Les geeks. En ce début de second millénaire post J.C., personne ne peut plus vraiment les ignorer. Amusant de penser qu’il y a encore quelques années, la plupart formaient les petits groupes de reclus dans les écoles, souvent rassemblés autour d’une subculture méconnue, car mésestimée. Parmi les élémentaires de cette subculture à laquelle de plus en plus de gens (tout âge confondu) s’essaient, on compte bien sûr le jeu vidéo et les séries d’animations, mais aussi l’incontournable jeu de rôle.

Le RPG

Le Jeu de rôle, ou RPG (Role Player Game), est un jeu de société où les participants incarnent chacun un personnage conçu par leurs soins, et vivent ensemble une aventure orchestrée par le Maître du Jeu (MJ). Ce dernier occupe une place majeure; il est en charge de concevoir les aventures vécues par les joueurs; scénario, personnages, obstacles rencontrés, ect…
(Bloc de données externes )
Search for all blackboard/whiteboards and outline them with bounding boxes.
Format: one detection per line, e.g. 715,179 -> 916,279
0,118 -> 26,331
Le système de jeu (Gameplay) repose sur l’emploi de dés allant de quatre à vingt faces pour réaliser des actions. Le MJ impose un chiffre à atteindre pour réussir une action, et le joueur doit atteindre ou dépasser ce score pour réussir l’action voulue (sauter un obstacle, soulever un objet lourd, toucher une cible…).

Ce gameplay, très classique pour les habitués, s’est vu enrichir au fil des années. De multiples ajouts dont je ne parlerai pas ici, par souci de ne pas ennuyer mon aimable lectorat.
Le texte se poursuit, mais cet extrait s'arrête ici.